─── AVAILABLE DATA
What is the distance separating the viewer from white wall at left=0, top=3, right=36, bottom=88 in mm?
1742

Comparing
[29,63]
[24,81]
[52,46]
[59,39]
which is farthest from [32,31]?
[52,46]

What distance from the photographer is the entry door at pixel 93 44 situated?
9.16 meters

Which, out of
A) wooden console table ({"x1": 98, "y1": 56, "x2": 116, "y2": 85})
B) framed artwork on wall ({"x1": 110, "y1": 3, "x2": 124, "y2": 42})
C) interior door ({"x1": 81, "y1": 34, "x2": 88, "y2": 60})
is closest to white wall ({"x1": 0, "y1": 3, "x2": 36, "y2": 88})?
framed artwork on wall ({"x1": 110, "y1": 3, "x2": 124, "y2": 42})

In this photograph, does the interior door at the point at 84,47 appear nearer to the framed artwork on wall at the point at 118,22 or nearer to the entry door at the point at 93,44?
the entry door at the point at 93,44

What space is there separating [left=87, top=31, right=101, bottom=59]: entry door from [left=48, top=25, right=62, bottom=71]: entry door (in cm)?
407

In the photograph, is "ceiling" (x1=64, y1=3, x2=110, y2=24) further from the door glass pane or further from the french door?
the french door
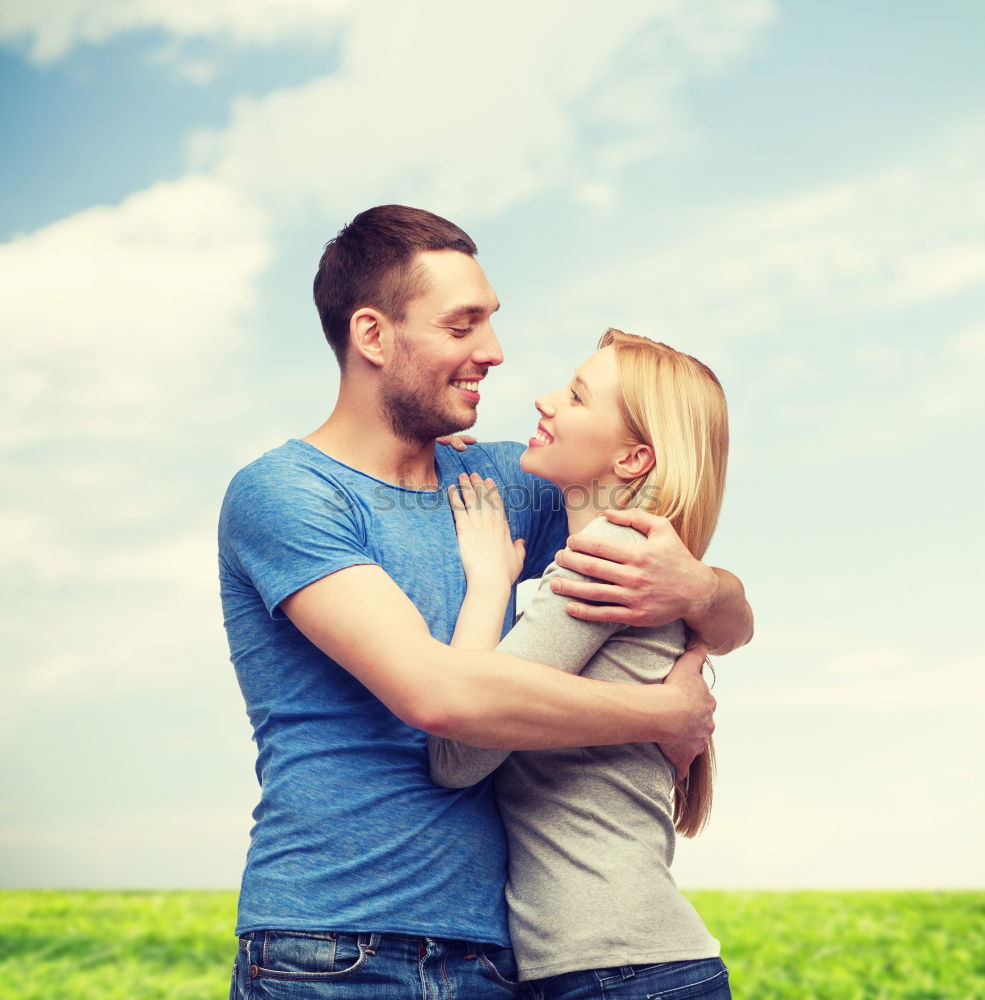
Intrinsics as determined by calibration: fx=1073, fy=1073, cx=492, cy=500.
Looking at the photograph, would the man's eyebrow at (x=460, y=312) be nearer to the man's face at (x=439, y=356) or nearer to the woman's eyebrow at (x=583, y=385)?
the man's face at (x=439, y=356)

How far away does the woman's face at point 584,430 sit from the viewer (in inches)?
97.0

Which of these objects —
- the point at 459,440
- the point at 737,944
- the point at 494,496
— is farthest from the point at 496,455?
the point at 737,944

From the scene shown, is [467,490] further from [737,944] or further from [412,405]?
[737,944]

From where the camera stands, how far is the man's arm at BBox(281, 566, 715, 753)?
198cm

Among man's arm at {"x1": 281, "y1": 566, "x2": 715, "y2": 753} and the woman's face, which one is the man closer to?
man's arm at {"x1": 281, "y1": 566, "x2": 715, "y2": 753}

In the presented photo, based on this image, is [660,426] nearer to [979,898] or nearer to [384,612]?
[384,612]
──────
─── AVAILABLE DATA
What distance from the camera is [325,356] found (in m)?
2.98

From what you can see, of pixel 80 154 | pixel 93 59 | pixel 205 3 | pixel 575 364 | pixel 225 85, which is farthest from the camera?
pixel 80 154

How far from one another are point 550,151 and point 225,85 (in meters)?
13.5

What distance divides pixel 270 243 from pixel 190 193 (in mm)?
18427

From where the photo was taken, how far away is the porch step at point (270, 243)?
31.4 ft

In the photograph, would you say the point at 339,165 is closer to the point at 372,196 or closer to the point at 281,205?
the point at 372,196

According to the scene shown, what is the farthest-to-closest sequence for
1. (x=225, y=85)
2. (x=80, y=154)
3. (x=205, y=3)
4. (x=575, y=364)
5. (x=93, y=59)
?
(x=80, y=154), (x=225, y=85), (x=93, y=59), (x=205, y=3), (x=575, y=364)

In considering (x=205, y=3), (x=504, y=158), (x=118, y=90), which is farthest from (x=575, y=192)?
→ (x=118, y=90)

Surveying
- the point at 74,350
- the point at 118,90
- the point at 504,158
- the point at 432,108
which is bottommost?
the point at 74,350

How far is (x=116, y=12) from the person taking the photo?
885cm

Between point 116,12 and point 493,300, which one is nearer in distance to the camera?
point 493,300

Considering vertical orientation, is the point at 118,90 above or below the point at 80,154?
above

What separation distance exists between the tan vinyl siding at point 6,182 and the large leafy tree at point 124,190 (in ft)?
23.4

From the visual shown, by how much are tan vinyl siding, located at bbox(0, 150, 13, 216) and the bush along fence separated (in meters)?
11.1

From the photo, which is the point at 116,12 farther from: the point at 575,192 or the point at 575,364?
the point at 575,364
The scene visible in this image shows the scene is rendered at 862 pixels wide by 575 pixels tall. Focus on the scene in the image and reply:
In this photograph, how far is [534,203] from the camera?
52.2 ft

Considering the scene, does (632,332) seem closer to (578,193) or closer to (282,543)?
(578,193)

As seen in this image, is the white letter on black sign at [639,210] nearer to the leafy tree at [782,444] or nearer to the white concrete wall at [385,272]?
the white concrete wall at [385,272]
──────
▶ REQUIREMENT
Rewrite the lines from the one with "What is the distance" up to and including the one with "9.16 meters", putting "camera" in place of "photographer" and leaving everything else as it is. Give only those lines.

▶ REPLY TO THE TASK
What is the distance separating the viewer from white wall at left=0, top=3, right=36, bottom=88 in mm?
1742

Comparing
[29,63]
[24,81]
[52,46]
[59,39]
which is farthest from [32,31]?
[52,46]

What distance from the camera is the entry door at pixel 93 44 situated?
9.16 meters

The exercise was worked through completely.